With the trend images of rainfall and vegetation production you can do a similar regression to test the influence of the rainfall trend on the vegetation production trend. It is better to use trends derived from the original data and not the normalized trend. Using a trend derived from the original data will be interpretable in terms of how much changes in rainfall affects vegetation production. If you use normalized data the regression formula can not be interpreted explicitly and is only valid for the period you analyzed (i.e. it can not be used for extrapolation) The principal steps you need to take include:
1.Make a stack with annual rainfall grids for the period you want to analyze
2.Make a stack for annual vegetation production for the same period (you can use any, or compare all, of the vegetation production indexes included in the dataset),
3.Calculate the trends in rainfall and vegetation production,
4.Cut the trends to fit a country, river basin or district,
5.Convert the selected country, river basin or district to a grid, using the cut trend grids as template,
6.Create a Boolean (0/1) mask of your selected country, river basin or district,
7.Apply the mask to your trend grids to remove pixels outside you study area by multiplication,
8.Make a regression using the cut and masked rainfall trend as independent and the cut and masked vegetation production trend as dependent variable,
9.Analyze the results from the regression, by using the transect tool and a histogram,
10.Symbolize two maps showing the cut and masked trends in rainfall and vegetation growth,
11.Compile the results into a short report on changes in rainfall and vegetation production in your selected area, including the two designed maps, histograms of the derived trends, one or two transects for both rainfall and vegetation production trends (using the same position for the transects in both maps), and both graphical and numerical results of the regression.
You should finally also identify potential land degradation sites in the region you used above (Try it on your own 1).
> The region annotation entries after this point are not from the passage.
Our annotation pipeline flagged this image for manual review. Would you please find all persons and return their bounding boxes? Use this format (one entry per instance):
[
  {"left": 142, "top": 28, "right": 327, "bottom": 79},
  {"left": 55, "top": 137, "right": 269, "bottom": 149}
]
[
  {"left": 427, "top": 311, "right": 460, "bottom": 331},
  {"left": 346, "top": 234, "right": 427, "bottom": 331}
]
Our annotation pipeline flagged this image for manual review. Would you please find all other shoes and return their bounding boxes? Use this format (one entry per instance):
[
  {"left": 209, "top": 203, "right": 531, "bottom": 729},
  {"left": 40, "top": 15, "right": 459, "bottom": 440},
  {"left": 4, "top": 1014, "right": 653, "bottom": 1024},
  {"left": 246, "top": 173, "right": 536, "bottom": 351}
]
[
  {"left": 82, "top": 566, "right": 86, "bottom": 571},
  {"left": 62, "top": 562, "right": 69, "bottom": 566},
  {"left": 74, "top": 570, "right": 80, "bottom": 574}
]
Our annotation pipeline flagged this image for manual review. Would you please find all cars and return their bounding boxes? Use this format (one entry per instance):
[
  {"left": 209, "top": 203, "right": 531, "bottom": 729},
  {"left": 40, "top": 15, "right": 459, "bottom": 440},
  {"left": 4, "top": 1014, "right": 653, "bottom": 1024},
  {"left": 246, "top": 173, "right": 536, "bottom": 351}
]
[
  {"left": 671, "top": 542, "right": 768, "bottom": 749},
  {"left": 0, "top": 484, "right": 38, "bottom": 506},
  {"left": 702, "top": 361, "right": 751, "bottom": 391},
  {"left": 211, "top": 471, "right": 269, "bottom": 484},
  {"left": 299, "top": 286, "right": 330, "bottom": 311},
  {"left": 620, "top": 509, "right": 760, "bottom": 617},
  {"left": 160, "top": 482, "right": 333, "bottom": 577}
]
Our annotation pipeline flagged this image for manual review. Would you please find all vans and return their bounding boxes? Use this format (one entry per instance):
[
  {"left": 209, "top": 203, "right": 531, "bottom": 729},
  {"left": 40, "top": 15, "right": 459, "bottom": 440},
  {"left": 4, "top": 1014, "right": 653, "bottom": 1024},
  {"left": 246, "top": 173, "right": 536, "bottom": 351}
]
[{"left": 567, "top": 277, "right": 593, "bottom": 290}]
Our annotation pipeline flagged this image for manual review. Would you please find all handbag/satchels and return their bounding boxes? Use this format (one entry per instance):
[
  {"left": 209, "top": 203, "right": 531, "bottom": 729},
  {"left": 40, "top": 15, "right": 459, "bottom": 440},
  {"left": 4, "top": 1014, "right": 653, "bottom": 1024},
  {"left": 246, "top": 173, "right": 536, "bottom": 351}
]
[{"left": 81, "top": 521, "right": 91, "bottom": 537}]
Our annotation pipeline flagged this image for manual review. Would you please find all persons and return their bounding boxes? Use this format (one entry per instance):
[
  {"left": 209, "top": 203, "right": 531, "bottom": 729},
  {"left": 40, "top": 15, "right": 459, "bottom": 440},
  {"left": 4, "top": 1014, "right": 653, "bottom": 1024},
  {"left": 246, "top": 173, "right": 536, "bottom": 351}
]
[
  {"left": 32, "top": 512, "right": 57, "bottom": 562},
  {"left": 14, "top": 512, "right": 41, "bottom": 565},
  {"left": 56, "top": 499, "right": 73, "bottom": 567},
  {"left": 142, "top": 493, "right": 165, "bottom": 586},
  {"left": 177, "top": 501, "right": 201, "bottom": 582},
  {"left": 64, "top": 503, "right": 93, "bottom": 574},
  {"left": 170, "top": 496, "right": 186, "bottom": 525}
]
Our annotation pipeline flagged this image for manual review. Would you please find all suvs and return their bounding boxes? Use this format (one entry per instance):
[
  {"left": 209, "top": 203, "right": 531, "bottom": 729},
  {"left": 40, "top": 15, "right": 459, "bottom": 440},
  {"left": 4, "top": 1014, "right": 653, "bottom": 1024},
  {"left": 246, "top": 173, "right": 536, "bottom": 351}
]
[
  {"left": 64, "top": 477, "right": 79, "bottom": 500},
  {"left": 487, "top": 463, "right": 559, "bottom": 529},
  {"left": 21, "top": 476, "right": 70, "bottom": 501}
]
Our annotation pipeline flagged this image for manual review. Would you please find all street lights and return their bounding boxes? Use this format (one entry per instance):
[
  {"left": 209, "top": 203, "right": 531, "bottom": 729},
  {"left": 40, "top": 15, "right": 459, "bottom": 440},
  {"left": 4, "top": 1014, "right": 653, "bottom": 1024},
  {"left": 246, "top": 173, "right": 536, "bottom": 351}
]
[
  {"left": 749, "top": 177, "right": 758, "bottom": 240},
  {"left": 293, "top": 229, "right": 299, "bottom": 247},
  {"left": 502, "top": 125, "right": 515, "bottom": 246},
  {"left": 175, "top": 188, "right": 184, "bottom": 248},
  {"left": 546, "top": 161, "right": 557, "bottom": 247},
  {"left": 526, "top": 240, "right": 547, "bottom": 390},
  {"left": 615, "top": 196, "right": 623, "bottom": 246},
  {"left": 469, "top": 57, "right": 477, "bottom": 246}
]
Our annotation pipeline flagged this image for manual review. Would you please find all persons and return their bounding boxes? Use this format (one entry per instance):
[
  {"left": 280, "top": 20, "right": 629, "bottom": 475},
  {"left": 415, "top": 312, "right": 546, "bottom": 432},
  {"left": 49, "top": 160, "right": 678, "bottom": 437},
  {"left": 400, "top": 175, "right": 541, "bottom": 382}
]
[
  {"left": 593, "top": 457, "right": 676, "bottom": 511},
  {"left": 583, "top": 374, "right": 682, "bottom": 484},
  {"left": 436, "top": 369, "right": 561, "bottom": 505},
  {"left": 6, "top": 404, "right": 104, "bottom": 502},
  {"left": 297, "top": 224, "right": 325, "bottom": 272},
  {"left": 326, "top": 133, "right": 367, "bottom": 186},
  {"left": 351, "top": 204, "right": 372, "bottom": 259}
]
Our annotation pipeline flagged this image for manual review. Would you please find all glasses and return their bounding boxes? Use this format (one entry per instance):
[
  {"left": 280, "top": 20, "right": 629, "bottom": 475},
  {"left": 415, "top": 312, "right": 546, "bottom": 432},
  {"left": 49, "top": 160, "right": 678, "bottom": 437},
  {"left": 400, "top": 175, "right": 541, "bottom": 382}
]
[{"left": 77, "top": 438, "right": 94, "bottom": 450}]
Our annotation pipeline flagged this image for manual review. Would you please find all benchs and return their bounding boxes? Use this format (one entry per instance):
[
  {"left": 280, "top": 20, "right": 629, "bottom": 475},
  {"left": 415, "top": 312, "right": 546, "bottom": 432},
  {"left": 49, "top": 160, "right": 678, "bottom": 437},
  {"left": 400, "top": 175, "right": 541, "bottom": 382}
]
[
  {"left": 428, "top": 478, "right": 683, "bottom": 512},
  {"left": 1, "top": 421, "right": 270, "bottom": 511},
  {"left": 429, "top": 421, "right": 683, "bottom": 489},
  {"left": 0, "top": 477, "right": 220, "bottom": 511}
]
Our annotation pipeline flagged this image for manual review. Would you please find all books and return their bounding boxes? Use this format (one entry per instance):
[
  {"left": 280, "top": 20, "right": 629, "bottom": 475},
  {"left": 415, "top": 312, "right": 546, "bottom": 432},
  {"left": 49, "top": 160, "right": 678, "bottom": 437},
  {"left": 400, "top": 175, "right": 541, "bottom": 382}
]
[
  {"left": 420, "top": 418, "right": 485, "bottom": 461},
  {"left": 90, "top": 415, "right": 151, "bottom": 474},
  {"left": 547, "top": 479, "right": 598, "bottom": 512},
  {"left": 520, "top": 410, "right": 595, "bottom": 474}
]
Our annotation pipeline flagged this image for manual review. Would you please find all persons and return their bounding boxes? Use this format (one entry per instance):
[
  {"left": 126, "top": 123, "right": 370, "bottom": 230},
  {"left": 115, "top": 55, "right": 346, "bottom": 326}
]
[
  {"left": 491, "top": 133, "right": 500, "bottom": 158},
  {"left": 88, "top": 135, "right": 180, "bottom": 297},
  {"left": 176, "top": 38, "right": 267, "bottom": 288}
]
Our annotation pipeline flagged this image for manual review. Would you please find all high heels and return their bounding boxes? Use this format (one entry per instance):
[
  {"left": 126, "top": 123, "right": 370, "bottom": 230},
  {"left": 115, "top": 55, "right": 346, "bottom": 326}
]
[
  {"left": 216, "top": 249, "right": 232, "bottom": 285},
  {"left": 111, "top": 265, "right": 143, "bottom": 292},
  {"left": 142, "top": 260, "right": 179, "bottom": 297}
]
Follow the steps taken above in this lesson to create a hotspot map from either the ranking maps, or from the normalized trends in rain normalized *NDVI. To make the analysis even better, you can include the layers containing information on the significance of the trends (use them as constraints in the MCE). If you restrict your analysis to the Parklands area you can also use the ranking data as input in the MCE. The principal steps you need to take include:
1.Cut the grid layers you want to use as criteria to fit the grid data you used above (Try it on your own 1).
2.Normalize the input data to a common scale (either use the grid calculator, or the scalar function under the grid menu)
3.Assign weights to the factors you want to use in the MCE
4.Execute the MCE
5.Analyze the histogram of the MCE
6.Symbolize and design a map showing the identified hotspots
7.Compile the results into a short report on hotspot identification using MCE, including the designed maps and the histogram of the MCE result.